- [EXERCISE] Reproduce every line of the records below verbatim, from the first to the last.

--- START OF STORED ROWS ---

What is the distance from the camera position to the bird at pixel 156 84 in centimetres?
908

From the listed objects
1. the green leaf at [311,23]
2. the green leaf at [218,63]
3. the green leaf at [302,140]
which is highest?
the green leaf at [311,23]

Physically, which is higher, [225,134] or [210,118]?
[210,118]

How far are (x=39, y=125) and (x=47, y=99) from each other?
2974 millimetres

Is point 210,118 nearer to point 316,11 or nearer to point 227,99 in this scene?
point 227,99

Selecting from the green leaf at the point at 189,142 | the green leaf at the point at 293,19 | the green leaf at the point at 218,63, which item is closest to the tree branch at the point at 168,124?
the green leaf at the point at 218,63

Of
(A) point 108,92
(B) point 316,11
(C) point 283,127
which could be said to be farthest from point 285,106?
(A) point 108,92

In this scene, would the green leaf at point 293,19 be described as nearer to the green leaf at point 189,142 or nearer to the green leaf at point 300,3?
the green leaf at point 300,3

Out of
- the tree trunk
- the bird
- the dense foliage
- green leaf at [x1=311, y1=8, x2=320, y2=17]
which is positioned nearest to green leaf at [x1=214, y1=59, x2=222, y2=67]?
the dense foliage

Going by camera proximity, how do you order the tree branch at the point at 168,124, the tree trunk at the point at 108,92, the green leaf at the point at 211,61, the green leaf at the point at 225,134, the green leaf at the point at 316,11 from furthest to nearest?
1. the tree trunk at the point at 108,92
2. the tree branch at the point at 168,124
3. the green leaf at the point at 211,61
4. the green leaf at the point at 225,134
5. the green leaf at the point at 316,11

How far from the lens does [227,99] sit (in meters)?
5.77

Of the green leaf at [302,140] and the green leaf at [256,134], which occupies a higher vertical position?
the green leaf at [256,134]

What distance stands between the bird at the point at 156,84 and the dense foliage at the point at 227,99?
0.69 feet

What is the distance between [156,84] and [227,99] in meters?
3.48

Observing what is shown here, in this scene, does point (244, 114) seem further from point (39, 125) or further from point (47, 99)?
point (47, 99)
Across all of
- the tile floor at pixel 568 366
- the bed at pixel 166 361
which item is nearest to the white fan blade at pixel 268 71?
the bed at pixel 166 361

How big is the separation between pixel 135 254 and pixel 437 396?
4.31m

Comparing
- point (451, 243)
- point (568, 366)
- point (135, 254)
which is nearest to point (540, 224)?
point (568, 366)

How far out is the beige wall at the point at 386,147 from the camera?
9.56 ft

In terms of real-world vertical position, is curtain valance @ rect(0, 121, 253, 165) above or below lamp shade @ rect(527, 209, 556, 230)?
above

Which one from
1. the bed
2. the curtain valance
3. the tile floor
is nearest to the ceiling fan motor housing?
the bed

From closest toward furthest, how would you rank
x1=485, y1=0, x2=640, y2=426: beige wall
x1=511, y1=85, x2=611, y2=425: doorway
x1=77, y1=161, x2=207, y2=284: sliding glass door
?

--- END OF STORED ROWS ---

- [RESULT OF THE TASK]
What is the distance from the camera position to the bird at pixel 156 84 in centimetres?
908

From the listed objects
1. the green leaf at [311,23]
2. the green leaf at [218,63]
3. the green leaf at [302,140]
which is highest?
the green leaf at [311,23]

Physically, which is higher, [225,134] or [210,118]?
[210,118]

How far are (x=39, y=125) and (x=47, y=99) from each other?
2974 millimetres

Is point 210,118 nearer to point 316,11 or nearer to point 227,99 in this scene?
point 227,99

Selecting from the green leaf at the point at 189,142 | the green leaf at the point at 293,19 | the green leaf at the point at 218,63, which item is closest to the tree branch at the point at 168,124?
the green leaf at the point at 218,63

Of
(A) point 108,92
(B) point 316,11
(C) point 283,127
which could be said to be farthest from point 285,106?
(A) point 108,92

In this scene, would the green leaf at point 293,19 be described as nearer to the green leaf at point 189,142 or nearer to the green leaf at point 300,3?
the green leaf at point 300,3

Out of
- the tree trunk
- the bird
- the dense foliage
- green leaf at [x1=311, y1=8, x2=320, y2=17]
which is positioned nearest to green leaf at [x1=214, y1=59, x2=222, y2=67]?
the dense foliage

Going by camera proximity, how do you order the tree branch at the point at 168,124, the tree trunk at the point at 108,92, the green leaf at the point at 211,61, the green leaf at the point at 225,134, the green leaf at the point at 316,11 from furthest to nearest?
1. the tree trunk at the point at 108,92
2. the tree branch at the point at 168,124
3. the green leaf at the point at 211,61
4. the green leaf at the point at 225,134
5. the green leaf at the point at 316,11

How far from the lens does [227,99] sit (in meters)?
5.77

Of the green leaf at [302,140] and the green leaf at [256,134], which occupies a higher vertical position?
the green leaf at [256,134]

What distance stands between the bird at the point at 156,84 and the dense foliage at the point at 227,99?
0.69 feet

What is the distance between [156,84] and [227,99] in meters?
3.48

Observing what is shown here, in this scene, does point (244, 114) seem further from point (39, 125) or further from point (47, 99)?
point (47, 99)
Across all of
- the tile floor at pixel 568 366
- the bed at pixel 166 361
which item is nearest to the white fan blade at pixel 268 71?
the bed at pixel 166 361

How big is the separation between pixel 135 254 and pixel 437 396?
4.31m

Comparing
- point (451, 243)
- point (568, 366)
- point (135, 254)
which is nearest to point (540, 224)?
point (568, 366)

How far out is the beige wall at the point at 386,147 from the camera?
9.56 ft

In terms of real-world vertical position, is curtain valance @ rect(0, 121, 253, 165) above or below lamp shade @ rect(527, 209, 556, 230)?
above

Which one from
1. the bed
2. the curtain valance
3. the tile floor
is nearest to the ceiling fan motor housing?
the bed

From closest toward furthest, how would you rank
x1=485, y1=0, x2=640, y2=426: beige wall
x1=511, y1=85, x2=611, y2=425: doorway
x1=77, y1=161, x2=207, y2=284: sliding glass door
?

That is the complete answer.